The word Kharchi is derived from Khya, which signifies Earth. Kharchi puja is actually the worship of earth that sustains mankind with all her resources. Among the rituals, sacrifice of goats and pigeons is a usual feature of the festival.
Kharchi Puja Date:
- 2022: July 22, 2022 (Friday)
- 2023: July 26, 2023 (Wednesday)
- 2024: July 14, 2024 (Sunday)
- 2025: July 03, 2025 (Thursday)
The word “Kharchi” is derived from the word “Khya” which means “Earth“. Kharchi Puja is basically done to worship the earth. All of rituals are of tribal origin, which includes worshiping fourteen gods and Mother Earth. The Puja is performed to wash out the sins and to clean the post-menstrual phase of Mother Earth’s menstruation. Thus the Puja is performed for seven consecutive days. On the day of the Puja, the fourteen gods are carried to river “Saidra” by the members of “Chantai”. The gods are bathed in the holy water and are brought back to the temple. They are again placed in the temple by performing Puja, offering of Flowers and vermillion. Animal sacrifice is also an important part of this festival and includes sacrificing of Goats and Pigeons. People offer sweets and the sacrificial meat to god. Both tribal and non-tribal people join together and celebrate the festival in a festive mood by becoming a part of it. Plenty of other attractions along with a large fair and cultural programs are organized during this time.
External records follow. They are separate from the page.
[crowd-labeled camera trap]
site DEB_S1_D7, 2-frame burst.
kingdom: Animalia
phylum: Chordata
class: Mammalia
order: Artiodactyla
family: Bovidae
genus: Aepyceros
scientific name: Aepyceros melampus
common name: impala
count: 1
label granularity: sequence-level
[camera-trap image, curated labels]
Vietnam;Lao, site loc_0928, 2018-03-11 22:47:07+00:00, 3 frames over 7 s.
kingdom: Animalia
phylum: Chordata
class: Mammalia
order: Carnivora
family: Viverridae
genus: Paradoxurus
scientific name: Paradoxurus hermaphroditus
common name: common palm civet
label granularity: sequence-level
Kharchi puja is performed after 15 days of “Ama Pechi“. According to Tripuri legends, “Ama Pechi” is the Menstruation of the mother goddess, or Earth mother, and the soil is neither ploughed nor dug anywhere during this time. Among Tripuri people menstruation is considered unholy and all significant functions by women are prohibited. The Earth is therefore considered unclean after the menstruation of the earth mother during “Ama Pechi“. The Kharchi puja is performed to wash out the Post-Menstrual uncleanliness of the Earth mother’s Menstruation.
Kharchi puja lasts for seven consecutive days. The festival is held at the temple of fourteen gods at Old Agartala. On the day of puja, the fourteen deities are carried by chanting members and taken to the river Saidra, bathed in the holy water, and then returned to the temple. The deities are then decorated with various flowers and vermillion is placed on each deity’s forehead.
Every day large numbers of people attend the festival and both Tripuri and Non-Tripuri participants. People offer different types of Prasada i.e., Offerings like Goat, Buffalo, Sweets etc.. Various cultural programmes are performed each evening and a large fair is organised to mark the occasion. People look to their own welfare as well as the welfare of the society and the state in general.